### What to produce
Convert the lines of the items below into a JSON list of strings, one string per line, skipping blank lines. Leave the pictures out of your answer.

─── Provided entries ───

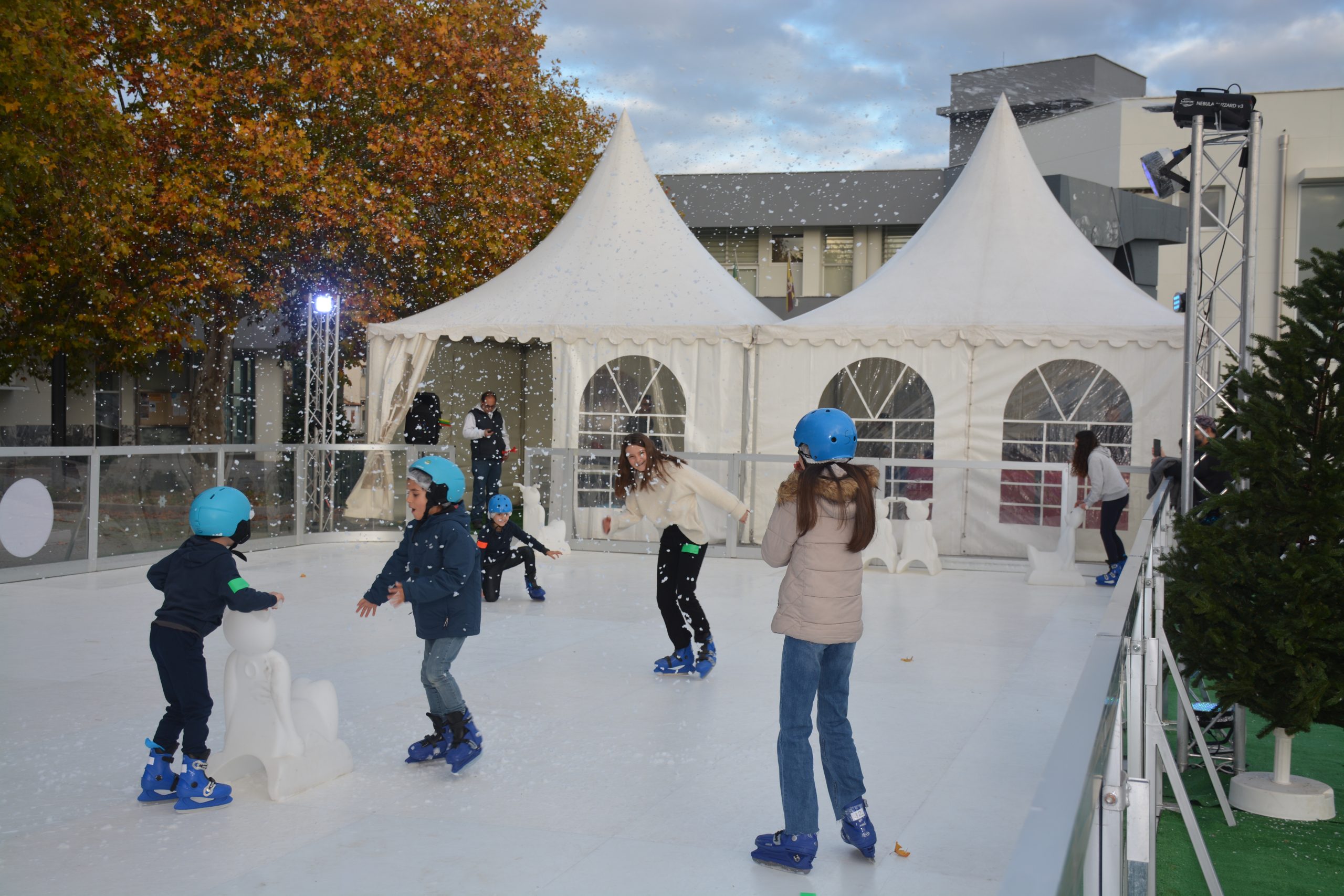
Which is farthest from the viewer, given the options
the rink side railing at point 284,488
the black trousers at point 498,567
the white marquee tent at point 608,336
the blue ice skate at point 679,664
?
the white marquee tent at point 608,336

───

### Answer to this task
[
  "Which is farthest from the viewer, given the options",
  "the rink side railing at point 284,488",
  "the black trousers at point 498,567",
  "the white marquee tent at point 608,336",
  "the blue ice skate at point 679,664",
  "?",
  "the white marquee tent at point 608,336"
]